No careless Childhood laugh'd disportingly,44
But dwarf'd, pale mandrakes with a century's gloom
On infant brows, beneath a poison-tree
With skeleton fingers plied a ghastly loom,
Mocking in cynic jests life's gravest things,
They wove gay King-robes, muttering "What are Kings?"

And through that dreary Hades to and fro,45
Stalk'd all unheeded the Tartarean Guests;
Grim Discontent that loathes the Gods, and Woe
Clasping dead infants to her milkless breasts;
And madding Hate, and Force with iron heel,
And voiceless Vengeance sharp'ning secret steel.

And, hand in hand, a Gorgon-visaged Pair,46
Envy and Famine, halt with livid smile,
Listening the demon-orator Despair,
That, with a glozing and malignant guile,
Seems sent the gates of Paradise to ope,
And lures to Hell by simulating Hope.

"Can such things be below and God above?"47
Falter'd the King;—Replied the Genius—"Nay,
This is the state that sages most approve;
This is Man civilized!—the perfect sway
Of Merchant Kings;—the ripeness of the Art
Which cheapens men—the Elysium of the Mart.

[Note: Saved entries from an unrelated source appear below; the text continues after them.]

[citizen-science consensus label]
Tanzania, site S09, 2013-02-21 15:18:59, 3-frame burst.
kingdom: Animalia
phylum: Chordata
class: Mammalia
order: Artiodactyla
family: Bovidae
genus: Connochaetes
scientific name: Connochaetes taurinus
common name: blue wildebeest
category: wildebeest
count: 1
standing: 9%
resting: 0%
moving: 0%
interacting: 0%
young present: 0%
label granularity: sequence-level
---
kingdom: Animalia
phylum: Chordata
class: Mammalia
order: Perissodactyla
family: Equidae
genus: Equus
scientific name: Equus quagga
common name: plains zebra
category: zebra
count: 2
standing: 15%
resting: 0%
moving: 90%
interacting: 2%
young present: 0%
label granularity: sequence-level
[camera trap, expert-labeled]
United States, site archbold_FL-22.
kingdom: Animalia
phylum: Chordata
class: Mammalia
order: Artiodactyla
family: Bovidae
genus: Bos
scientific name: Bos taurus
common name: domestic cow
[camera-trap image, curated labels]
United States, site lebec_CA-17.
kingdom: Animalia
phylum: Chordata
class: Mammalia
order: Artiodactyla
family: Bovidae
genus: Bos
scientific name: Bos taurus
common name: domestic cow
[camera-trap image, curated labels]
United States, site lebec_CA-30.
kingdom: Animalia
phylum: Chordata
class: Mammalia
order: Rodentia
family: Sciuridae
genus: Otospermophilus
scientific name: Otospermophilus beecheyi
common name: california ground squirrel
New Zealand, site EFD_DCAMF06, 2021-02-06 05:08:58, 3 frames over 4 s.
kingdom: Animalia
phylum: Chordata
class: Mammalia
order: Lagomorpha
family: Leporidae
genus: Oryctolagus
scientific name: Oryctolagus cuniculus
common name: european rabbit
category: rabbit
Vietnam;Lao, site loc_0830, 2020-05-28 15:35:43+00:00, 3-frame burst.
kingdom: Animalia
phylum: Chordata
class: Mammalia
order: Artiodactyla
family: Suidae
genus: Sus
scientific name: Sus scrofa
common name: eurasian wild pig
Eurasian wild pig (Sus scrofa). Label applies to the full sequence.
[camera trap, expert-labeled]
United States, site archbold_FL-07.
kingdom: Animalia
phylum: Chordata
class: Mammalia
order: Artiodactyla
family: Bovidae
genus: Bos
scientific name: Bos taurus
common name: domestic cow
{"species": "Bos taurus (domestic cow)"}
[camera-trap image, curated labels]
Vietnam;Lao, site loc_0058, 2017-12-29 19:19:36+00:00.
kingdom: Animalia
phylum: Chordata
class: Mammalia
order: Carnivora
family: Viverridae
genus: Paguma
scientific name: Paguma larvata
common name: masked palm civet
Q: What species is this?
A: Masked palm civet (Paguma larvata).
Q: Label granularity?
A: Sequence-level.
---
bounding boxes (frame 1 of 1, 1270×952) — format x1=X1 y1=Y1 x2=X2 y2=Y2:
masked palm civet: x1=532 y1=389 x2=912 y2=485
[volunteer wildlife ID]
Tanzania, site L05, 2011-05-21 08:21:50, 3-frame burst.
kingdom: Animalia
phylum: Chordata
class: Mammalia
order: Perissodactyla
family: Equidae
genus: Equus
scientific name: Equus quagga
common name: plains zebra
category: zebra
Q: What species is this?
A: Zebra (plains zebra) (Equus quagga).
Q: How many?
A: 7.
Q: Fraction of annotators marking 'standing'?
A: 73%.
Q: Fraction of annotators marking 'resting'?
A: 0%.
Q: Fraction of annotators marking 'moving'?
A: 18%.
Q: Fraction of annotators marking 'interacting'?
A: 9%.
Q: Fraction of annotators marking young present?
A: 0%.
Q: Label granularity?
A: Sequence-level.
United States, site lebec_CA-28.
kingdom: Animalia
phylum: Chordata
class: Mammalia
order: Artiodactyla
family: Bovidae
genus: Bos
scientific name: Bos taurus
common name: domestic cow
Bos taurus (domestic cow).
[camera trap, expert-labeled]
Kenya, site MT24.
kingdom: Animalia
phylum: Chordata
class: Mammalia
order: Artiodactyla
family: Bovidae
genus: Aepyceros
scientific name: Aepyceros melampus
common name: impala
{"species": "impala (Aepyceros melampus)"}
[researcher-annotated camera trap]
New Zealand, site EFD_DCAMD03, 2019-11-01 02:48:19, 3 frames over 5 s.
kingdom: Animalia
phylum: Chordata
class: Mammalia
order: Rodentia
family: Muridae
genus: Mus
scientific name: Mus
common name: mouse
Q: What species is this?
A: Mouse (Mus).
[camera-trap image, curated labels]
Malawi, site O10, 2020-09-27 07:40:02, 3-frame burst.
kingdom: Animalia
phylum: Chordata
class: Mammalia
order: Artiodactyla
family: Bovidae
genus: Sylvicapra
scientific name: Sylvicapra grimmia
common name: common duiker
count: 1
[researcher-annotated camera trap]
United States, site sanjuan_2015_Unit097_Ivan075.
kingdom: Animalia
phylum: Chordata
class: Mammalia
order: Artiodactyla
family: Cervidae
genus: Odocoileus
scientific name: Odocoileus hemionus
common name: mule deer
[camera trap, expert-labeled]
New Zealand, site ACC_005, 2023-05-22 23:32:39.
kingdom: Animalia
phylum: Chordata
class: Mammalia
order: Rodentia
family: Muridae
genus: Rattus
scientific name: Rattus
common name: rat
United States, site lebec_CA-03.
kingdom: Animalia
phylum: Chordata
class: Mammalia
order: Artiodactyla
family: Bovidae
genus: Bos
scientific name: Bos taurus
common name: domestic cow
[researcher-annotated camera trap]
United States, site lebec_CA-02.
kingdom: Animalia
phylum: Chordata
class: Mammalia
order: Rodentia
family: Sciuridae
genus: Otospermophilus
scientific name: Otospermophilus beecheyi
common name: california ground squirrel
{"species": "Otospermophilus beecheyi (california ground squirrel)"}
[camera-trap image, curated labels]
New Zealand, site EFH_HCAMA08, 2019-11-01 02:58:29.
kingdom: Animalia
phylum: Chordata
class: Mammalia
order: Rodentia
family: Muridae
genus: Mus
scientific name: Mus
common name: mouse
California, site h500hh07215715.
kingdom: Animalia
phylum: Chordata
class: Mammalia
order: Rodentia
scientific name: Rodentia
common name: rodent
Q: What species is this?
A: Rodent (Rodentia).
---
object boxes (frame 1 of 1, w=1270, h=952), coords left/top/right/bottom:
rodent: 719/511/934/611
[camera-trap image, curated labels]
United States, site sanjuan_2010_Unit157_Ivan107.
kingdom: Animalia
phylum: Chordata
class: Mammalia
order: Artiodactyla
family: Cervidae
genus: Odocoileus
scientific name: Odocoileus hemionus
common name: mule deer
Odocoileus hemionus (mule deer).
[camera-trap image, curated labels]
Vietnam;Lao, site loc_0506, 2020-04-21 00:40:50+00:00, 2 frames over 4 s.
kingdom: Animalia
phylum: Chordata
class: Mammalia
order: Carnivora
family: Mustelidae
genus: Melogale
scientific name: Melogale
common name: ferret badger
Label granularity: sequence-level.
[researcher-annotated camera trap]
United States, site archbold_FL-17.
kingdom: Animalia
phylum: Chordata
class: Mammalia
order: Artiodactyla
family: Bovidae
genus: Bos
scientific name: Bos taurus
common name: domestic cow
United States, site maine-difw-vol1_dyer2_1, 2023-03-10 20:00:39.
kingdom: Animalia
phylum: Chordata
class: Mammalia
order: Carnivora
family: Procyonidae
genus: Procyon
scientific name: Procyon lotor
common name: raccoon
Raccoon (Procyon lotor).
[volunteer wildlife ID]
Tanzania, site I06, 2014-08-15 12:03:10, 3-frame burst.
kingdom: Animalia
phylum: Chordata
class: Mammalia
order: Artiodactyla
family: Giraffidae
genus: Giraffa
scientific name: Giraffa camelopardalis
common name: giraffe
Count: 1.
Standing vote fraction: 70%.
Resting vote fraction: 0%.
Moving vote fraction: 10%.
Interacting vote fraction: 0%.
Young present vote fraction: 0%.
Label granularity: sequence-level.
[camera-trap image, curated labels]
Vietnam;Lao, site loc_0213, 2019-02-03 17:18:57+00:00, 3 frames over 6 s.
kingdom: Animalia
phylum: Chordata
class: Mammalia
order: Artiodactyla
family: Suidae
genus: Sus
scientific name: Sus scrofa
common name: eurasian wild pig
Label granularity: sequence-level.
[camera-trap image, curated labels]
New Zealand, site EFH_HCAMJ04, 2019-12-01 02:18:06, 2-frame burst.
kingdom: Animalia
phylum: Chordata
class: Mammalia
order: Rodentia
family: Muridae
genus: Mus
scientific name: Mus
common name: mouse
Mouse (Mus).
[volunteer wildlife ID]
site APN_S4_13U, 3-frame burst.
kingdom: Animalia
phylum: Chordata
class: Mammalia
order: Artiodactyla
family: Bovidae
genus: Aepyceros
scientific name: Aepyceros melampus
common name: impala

"Twixt want and wealth is placed the Reign of Gold;48
The reign for which each race advancing sighs,
And none so clamour to be bought or sold
As those gaunt shadows—Trade's grim merchandize.
Dread not their curse—for their delirious sight
Hails in the yellow pest 'The march of Light.'"

"Better for nations," cried the wrathful King.49
"The antique chief, whose palace was the glen,
Whose crown the plumage of the eagle's wing,
Whose throne the hill-top, and whose subjects—men,
Than that last thraldom which precedes decay,
For Avarice reigns not till the hairs are grey.

"Is it in marts that manhood finds its worth?50
When merchants reign'd—what left they to admire?
Which hath bequeath'd the nobler wealth to earth,
The steel of Sparta, or the gold of Tyre?
Beneath the night-shade let the mandrakes grow—
Hide from my sight that Lazar-house of woe."

So, turn'd with generous tears in manly eyes51
The hardy Lord of heaven-taught Chivalry;
Lo the third arch and last!—In moonlight, rise
The Cymrian rocks dark-shining from the sea,
And all those rocks, some patriot war, far gone,
Hallows with grassy mound and starlit stone.

And where the softest falls the loving light,52
He sees himself, stretch'd lifeless on the sward,
And by the corpse, with sacred robes of white
Leans on his ivory harp a lonely Bard;
Yea, to the Dead the sole still watchers given
Are the Fame-Singer and the Hosts of Heaven.

But on the kingly front the kingly crown53
Rests;—the pale right hand grasps the diamond glaive;
The brow, on which ev'n strife hath left no frown,
Calm in the halo Glory gives the Brave.
"Mortal, is this thy choice?" the Genius cried.
"Here Death; there Pleasure; and there Pomp!—decide!"